I'll come forward and admit it, my process is one of those which would be considered very aggressive, but there is a good explanation for it. It takes the data in ComicRack that was scraped with the ComicVine scraper and queries ComicVine looking for missing issues in a collection. There are built in scripts for ComicRack that will find gaps in volumes, but nothing that will find missing issues in a collection at the end of a volume or if "issue number" is something other than a number. This is especially useful for volumes that have been on hiatus for a while and suddenly become active again and those released infrequently/irregularly. For this you need to query ComicVine to get a current list of issue numbers in a given volume and compare it against the local collection. It's an extremely useful tool for active collections, but can generate A LOT of queries to the API, especially if a user is requerying the entire collection. This is the reason. At the time I wrote it, the ComicVine volume ID was not stored in ComicRack in any usable way so I had to query every issue in order to find which volume to place it. I store select volume information, basically title, start year and the associate issue numbers, in local cache files and it defaults to incremental updates which is typically not a huge amount of querying. I also suggested people only do full updates every 6 months or so because it's simply overkill to do it more often.

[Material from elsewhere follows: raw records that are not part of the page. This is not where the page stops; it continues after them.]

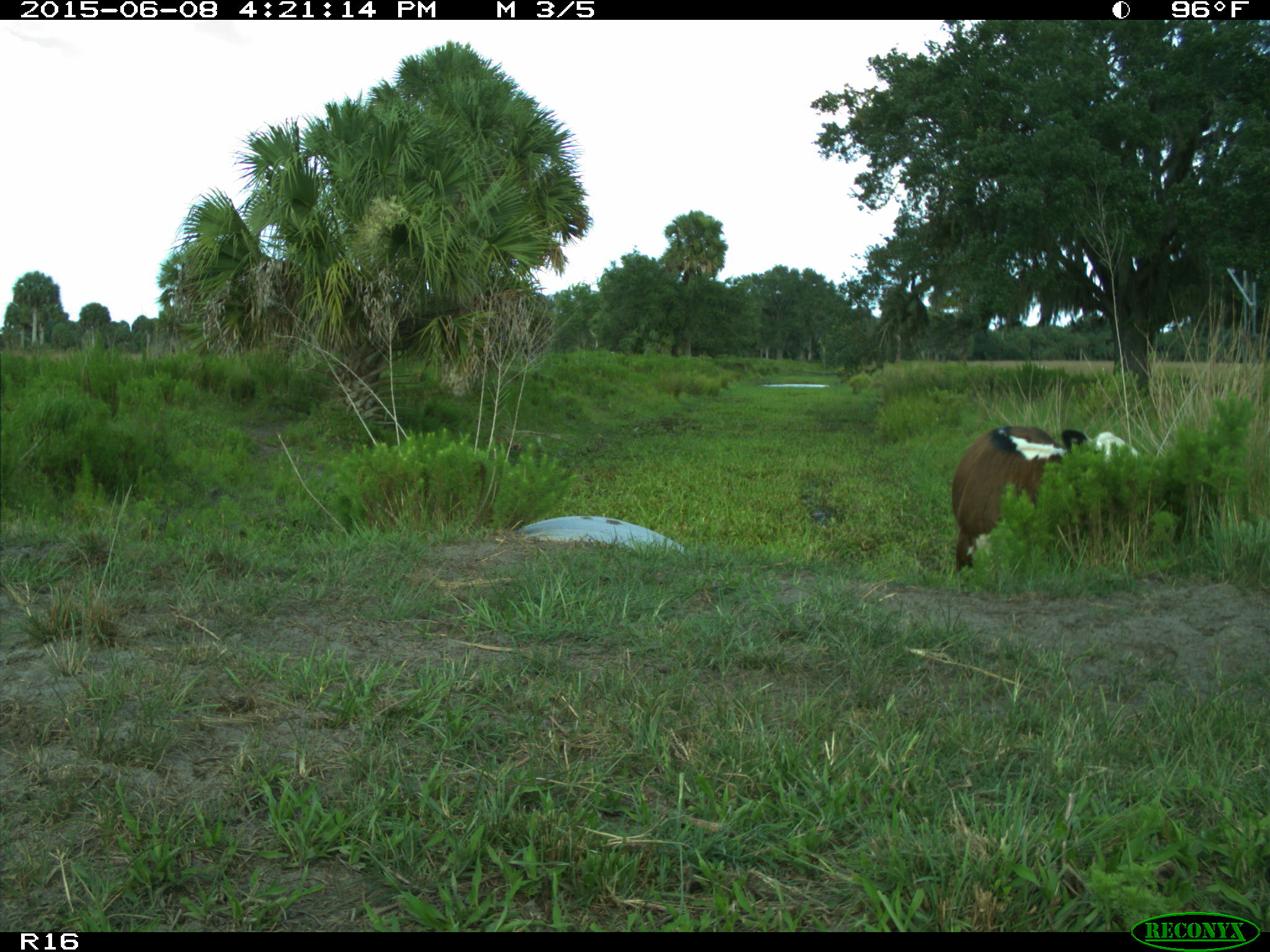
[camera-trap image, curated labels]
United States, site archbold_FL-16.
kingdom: Animalia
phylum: Chordata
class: Mammalia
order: Artiodactyla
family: Bovidae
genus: Bos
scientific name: Bos taurus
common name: domestic cow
Bos taurus (domestic cow).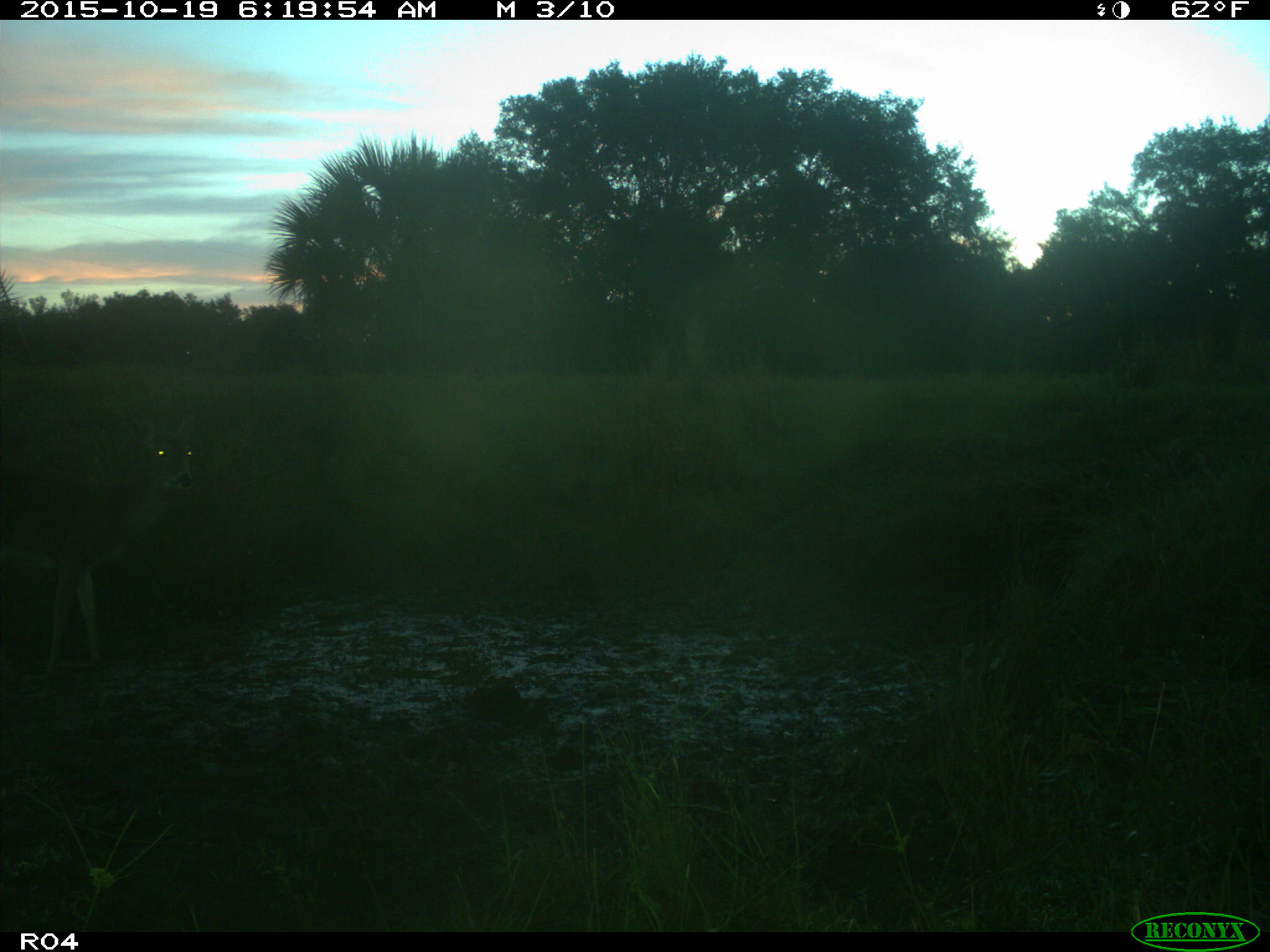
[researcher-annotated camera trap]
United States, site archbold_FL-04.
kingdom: Animalia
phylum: Chordata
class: Mammalia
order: Artiodactyla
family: Cervidae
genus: Odocoileus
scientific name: Odocoileus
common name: deer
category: unidentified deer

Some time over the last year custom fields were implemented in ComicRack and now the Scraper is storing the volume ID for each issue. Everything that does not have this field will unfortunately have to be rescraped to create these custom fields, but this is a one time pain. For a large collection, this change will cut the number of required queries for a full build down from 10s of thousands to potentially only hundreds (Essentially, the number of volumes). I've been looking at reducing this further by using the last modified date on the volume and skipping volume queries for those that have not been updated in a given amount of time. This has proven to be problematic, but it's still on my radar. I've now implemented an internal speed limit so my users can define a delay between queries, lessening the load on ComicVine and my users will have to get their own API key. I'm hoping to complete changes and release the new version within the next week or so, at which point I'll likely ask to have my current API key disabled and changed in order to force people to get their own. Like previous incarnations of the scraper, my key is hard coded in to the process.
I also support the 800/60 limit as I think this would be easily sufficient for most of my users. Even for several thousand volumes that might be in extremely large collections, this is manageable if they add a few seconds of delay between queries to lighten the query load. While I don't use it much anymore myself and I have no idea how many people do use it, I don't think many, I continue to maintain it for those few who do.